ALICE FORDHAM, BYLINE: I meet Ahmed Ali and his family on the Muslim holiday, Eid - a time for gifts, feasts and visiting relatives. But for him, it's a strange Eid and not a very happy one. He's not saying the usual prayers in his village, just outside the northern city of Mosul. He's fled to a Christian village called Qosh.
AHMED ALI: (Through translator) There's no mosque here, just a church.
FORDHAM: Ali and his family are Shiites who left their home when extremist Sunnis took over Mosul. They have been living a month in a kindergarten with Santa Claus and snowmen painted on the walls, where Ali, a muscular farmer, perches on a tiny child's chair to tell his story.
ALI: (Through translator) Our village is more than 300 years old and we have never had such problems.
FORDHAM: His family's been there since the village, Shreikhan, was founded.

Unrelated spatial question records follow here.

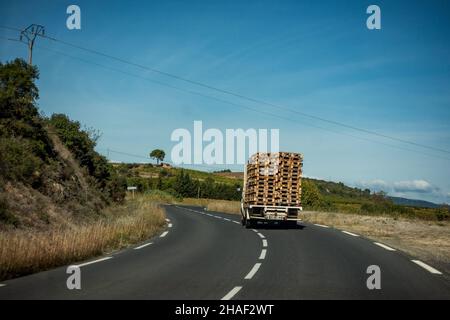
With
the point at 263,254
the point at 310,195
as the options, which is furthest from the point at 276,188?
the point at 310,195

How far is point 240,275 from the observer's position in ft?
31.4

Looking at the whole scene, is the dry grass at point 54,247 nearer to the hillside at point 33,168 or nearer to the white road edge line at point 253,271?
the hillside at point 33,168

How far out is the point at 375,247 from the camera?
593 inches

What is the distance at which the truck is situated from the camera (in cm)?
2159

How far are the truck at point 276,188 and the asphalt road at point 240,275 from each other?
6.27 metres

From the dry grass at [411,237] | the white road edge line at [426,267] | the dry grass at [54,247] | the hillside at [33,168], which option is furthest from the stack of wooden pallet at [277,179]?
the white road edge line at [426,267]

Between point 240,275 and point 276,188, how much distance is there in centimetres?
1238

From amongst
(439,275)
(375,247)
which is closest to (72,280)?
(439,275)

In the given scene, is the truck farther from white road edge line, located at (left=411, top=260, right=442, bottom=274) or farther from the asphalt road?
white road edge line, located at (left=411, top=260, right=442, bottom=274)

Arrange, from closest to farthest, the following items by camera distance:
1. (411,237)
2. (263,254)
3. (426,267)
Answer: (426,267)
(263,254)
(411,237)

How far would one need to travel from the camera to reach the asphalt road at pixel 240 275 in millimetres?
7625

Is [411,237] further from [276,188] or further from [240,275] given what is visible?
[240,275]

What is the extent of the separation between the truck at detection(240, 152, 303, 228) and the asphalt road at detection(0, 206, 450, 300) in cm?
627

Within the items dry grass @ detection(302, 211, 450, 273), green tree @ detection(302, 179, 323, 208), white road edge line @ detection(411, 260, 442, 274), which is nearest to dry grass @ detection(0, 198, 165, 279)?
white road edge line @ detection(411, 260, 442, 274)
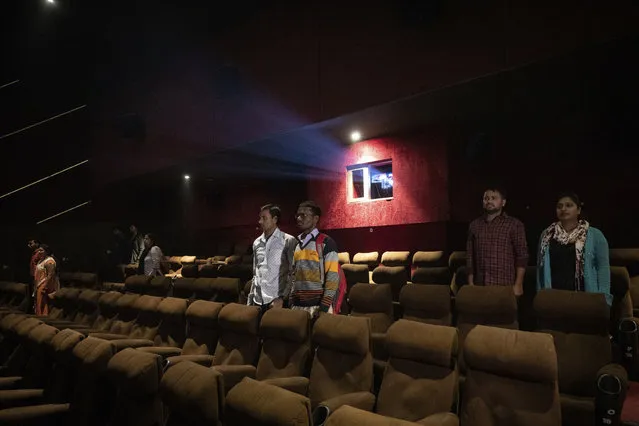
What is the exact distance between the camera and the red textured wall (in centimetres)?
627

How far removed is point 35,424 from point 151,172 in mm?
7623

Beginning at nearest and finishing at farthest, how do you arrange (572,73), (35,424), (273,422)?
(273,422) → (35,424) → (572,73)

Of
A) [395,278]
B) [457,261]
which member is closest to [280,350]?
[395,278]

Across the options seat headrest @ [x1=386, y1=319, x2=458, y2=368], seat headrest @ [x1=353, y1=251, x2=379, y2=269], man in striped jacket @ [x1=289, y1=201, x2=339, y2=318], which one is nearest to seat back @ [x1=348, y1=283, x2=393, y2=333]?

ALI: (Through translator) Our house isn't just a regular house. It's very historic. There's a foundation underground and the roof is made from gypsum and stone.
FORDHAM: Relations are so good with the Sunni village down the hill that two months ago he married one of their girls. And as evidence of the peaceful coexistence in this mixed area, he says the Christians here, in Qosh, have welcomed him.

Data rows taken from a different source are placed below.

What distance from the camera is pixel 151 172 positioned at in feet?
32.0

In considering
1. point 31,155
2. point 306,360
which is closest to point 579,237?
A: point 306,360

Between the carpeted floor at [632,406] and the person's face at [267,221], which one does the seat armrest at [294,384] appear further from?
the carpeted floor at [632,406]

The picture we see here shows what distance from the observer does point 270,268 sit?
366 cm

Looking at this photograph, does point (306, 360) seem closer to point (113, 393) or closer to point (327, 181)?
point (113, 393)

ALI: (Through translator) The church is very helpful. They give us food. And even the people from the town, they give us everything we have here.
FORDHAM: But fears are growing that the days of coexistence in Iraq are over. Fueled by the war in Syria, new waves of highly sectarian Sunni and Shiite militias are threatening civilians and both sides scare the Christians. Meantime, the ethnic Kurd's calls for independence are growing louder. Among some experts and politicians, the idea that Iraq should be partitioned along ethnic and sectarian lines is gaining traction. And already, Ali says most of his fellow Shiites from his village have moved to Shiite-dominated Southern Iraq. But he hates the idea of Iraq splitting up.
ALI: (Through translator) If that happens, it will be something very, very painful. I am a farmer. I have 50 tons of potatoes in cold storage. It's my home. It's my place.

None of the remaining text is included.